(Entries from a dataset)

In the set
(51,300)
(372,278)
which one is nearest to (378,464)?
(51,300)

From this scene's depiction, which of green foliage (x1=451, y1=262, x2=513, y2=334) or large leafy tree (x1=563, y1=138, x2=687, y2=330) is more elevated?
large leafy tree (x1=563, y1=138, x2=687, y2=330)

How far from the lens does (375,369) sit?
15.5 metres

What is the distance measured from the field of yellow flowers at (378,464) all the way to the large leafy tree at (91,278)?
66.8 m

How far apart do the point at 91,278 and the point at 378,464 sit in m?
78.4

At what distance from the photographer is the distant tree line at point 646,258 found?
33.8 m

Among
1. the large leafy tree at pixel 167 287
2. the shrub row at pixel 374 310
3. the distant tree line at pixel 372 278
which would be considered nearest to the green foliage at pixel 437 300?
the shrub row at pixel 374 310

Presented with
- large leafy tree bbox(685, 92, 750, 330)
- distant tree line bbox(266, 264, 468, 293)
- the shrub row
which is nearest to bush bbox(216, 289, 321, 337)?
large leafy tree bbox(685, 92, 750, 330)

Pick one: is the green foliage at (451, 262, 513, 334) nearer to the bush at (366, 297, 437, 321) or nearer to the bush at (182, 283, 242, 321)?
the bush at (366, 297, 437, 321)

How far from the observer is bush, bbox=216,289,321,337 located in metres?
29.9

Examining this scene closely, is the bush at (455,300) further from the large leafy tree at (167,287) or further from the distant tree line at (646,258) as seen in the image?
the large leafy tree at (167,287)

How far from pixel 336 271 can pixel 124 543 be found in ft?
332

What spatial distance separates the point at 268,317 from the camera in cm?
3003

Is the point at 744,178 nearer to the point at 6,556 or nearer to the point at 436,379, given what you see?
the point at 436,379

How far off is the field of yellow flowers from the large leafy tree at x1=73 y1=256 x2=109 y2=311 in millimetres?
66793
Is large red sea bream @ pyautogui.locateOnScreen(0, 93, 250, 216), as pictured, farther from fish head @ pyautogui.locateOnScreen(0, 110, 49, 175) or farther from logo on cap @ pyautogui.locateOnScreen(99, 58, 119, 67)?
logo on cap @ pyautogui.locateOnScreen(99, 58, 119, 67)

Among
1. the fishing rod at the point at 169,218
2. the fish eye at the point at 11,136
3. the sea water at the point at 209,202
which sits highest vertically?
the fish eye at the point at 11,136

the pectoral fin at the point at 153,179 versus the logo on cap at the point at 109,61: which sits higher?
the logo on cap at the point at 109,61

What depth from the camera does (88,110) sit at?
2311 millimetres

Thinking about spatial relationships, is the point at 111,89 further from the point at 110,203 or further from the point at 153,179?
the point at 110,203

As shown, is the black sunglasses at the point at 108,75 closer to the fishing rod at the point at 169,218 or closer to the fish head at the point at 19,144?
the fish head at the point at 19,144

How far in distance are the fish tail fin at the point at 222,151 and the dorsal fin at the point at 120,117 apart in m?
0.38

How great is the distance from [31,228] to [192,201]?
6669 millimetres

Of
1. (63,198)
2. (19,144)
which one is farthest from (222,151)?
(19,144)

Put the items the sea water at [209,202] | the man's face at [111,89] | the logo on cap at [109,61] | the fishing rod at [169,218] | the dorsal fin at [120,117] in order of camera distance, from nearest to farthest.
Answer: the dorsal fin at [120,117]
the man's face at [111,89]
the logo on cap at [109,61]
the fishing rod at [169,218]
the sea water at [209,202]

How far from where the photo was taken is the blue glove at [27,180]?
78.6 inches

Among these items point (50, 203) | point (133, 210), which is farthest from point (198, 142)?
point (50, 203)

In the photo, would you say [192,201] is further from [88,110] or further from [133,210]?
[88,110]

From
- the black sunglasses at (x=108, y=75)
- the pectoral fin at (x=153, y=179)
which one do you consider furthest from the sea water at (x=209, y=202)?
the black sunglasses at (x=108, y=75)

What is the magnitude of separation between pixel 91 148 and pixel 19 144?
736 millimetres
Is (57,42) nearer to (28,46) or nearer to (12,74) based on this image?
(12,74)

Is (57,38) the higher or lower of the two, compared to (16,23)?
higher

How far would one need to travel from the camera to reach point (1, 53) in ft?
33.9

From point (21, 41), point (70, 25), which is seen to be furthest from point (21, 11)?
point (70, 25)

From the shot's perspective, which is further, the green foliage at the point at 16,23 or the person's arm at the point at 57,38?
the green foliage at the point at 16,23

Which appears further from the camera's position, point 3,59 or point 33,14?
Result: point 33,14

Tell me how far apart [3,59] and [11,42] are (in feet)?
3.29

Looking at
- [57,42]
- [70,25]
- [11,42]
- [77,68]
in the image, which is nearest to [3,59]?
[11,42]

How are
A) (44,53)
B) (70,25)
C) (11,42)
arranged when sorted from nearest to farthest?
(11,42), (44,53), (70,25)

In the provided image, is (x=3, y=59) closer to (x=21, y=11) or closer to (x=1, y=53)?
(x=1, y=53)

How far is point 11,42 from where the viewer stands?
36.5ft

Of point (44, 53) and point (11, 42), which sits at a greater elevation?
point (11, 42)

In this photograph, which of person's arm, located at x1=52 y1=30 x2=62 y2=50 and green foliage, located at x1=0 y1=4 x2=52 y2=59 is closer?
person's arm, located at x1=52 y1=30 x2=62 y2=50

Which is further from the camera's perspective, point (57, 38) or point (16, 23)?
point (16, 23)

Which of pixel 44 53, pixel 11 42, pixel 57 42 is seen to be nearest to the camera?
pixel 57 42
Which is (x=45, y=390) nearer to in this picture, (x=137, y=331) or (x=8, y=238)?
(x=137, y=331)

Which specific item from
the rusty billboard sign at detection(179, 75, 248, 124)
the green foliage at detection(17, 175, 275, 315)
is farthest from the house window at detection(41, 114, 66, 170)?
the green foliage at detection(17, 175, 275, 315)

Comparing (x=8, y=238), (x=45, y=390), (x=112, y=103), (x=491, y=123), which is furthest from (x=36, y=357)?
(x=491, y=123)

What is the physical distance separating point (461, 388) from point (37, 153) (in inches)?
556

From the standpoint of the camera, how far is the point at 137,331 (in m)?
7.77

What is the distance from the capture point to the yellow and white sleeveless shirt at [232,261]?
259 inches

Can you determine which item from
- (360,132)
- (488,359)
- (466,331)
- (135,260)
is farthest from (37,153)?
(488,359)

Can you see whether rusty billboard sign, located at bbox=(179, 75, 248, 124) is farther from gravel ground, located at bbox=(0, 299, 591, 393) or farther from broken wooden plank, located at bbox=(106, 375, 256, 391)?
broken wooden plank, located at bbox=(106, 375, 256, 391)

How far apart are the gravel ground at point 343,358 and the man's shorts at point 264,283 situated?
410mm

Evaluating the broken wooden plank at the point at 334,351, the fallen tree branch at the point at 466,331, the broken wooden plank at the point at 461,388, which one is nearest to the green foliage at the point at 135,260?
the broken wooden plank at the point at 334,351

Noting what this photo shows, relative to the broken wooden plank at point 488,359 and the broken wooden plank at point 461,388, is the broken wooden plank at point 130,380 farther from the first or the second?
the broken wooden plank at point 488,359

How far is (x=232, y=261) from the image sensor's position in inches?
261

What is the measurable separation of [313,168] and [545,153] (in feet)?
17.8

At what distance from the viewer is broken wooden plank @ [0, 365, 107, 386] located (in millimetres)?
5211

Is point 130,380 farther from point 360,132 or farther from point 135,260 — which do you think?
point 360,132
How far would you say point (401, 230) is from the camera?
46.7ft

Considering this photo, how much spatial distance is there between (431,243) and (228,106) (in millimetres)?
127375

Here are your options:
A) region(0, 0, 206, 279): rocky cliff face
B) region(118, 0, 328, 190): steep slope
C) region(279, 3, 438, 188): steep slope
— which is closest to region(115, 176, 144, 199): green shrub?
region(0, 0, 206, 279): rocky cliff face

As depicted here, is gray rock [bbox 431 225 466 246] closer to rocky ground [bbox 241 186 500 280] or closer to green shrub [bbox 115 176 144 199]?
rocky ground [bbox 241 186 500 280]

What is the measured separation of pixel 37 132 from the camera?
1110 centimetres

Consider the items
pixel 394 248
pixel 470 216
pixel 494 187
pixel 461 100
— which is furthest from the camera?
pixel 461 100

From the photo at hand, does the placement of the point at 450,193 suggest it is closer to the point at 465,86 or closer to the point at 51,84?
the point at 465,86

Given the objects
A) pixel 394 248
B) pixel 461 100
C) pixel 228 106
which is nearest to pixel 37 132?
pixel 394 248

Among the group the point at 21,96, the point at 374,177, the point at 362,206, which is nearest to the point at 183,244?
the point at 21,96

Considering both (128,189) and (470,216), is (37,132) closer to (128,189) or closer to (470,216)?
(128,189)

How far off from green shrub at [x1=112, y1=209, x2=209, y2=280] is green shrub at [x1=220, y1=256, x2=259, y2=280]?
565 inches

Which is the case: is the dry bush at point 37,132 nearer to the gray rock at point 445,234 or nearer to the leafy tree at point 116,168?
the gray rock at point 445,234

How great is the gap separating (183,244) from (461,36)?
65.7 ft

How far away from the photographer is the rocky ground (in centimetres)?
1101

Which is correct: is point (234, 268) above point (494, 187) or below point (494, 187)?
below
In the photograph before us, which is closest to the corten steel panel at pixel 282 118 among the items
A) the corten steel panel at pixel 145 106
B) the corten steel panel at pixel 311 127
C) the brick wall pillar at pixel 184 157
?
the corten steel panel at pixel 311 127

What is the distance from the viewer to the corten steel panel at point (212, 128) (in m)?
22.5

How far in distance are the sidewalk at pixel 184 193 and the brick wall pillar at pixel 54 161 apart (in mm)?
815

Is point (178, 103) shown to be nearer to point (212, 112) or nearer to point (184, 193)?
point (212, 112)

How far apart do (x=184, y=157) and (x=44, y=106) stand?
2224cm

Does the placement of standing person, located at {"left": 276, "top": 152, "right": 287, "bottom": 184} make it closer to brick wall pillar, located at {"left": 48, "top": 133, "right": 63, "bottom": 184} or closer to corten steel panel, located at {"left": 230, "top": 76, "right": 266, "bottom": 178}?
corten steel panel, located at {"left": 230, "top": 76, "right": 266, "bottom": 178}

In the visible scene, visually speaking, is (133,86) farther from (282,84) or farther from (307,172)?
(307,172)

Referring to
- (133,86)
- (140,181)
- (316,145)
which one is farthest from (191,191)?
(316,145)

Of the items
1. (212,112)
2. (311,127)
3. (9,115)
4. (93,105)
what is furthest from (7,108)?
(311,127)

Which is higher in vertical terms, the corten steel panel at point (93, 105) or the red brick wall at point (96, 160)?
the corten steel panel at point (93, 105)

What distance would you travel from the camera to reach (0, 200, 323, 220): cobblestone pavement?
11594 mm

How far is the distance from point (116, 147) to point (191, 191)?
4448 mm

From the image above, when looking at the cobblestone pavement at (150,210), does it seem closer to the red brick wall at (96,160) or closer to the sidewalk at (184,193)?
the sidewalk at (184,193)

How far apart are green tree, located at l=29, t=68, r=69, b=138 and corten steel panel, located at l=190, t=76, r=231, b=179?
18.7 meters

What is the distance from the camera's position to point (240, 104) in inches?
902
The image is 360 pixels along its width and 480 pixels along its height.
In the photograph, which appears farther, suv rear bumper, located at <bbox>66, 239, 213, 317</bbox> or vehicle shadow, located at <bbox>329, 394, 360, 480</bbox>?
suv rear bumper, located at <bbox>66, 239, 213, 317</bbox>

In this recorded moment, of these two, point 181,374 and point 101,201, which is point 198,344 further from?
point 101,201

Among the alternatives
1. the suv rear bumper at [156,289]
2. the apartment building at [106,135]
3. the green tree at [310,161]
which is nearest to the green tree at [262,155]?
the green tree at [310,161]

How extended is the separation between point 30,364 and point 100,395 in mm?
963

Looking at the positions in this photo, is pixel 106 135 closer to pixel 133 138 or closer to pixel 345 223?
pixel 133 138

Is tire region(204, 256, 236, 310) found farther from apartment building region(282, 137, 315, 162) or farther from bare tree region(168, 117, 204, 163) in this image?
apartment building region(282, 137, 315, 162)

### Written exercise
Make an exact copy of every line from the one with "In this recorded" to the end of the data, with the first and last of those lines included.

### Output of the exercise
In this recorded moment, of these two, point 181,374 and point 101,201, which is point 198,344 further from?
point 101,201

Among the alternatives
1. the suv rear bumper at [156,289]
2. the apartment building at [106,135]
3. the green tree at [310,161]
which is nearest to the green tree at [262,155]?
the green tree at [310,161]

How extended is the separation between point 30,364 and point 100,395 in mm?
963

Looking at the positions in this photo, is pixel 106 135 closer to pixel 133 138 or closer to pixel 345 223?
pixel 133 138

Is tire region(204, 256, 236, 310) found farther from apartment building region(282, 137, 315, 162) or farther from bare tree region(168, 117, 204, 163) in this image?
apartment building region(282, 137, 315, 162)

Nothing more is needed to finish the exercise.